Saints and Holy People

Find out about their lives and how they changed the world

Saint Olga (879, reigned 945–960, died 969)

Saint Olga (879, reigned 945–960, died 969)

Patron of widows and converts

Feast Day: July 11




When Olga’s husband, Igor of Kiev, was killed, she became the regent, or the ruler in charge, of Russia until her son, Sviatoslav, came of age. Because a neighboring tribe had killed her husband, Olga was bent on revenge and had hundreds in the tribe brutally killed.

Olga later traveled to Constantinople, the capital of the Byzantine Empire. There she converted to Christianity, with the help of Emperor Constantine VII and the Patriarch of Constantinople. At her baptism, she was given the name Helena, after Saint Helena, the mother of Constantine the Great.
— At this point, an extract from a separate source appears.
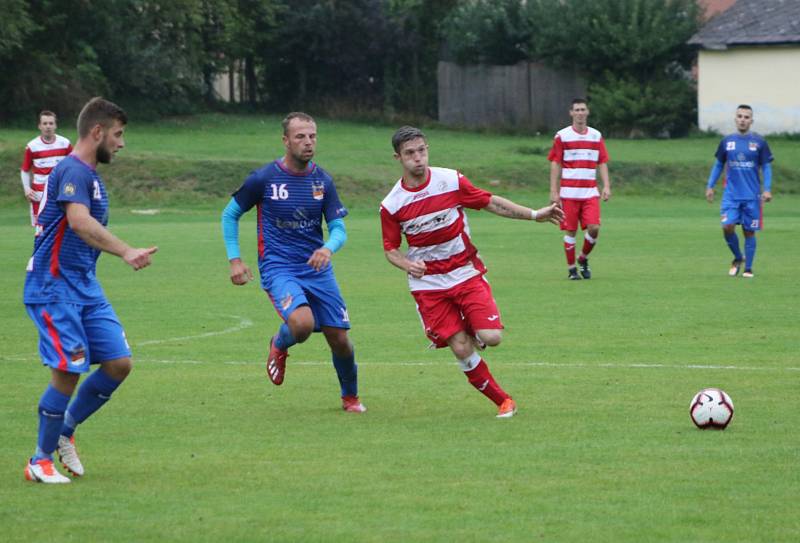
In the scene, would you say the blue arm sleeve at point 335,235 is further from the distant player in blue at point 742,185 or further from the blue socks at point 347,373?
the distant player in blue at point 742,185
When Olga returned home, she tried to convince her son to convert to Christianity, which he did not. But Sviatoslav did agree not to persecute Christians. This was a crucial turning point in that area. Despite the people’s resistance to Christianity, Olga built churches in Kiev, Pskov, and other places.

Due to Olga’s influence in the evangelization of Russia, she was canonized as a saint by the Russian Orthodox Church in 1547, nearly 600 years after her death. The Greek Catholic Church, the Ukrainian Greek Catholic Church, churches of the Lutheran Byzantine Rite, and Western Catholics in Russia also venerate her as a saint.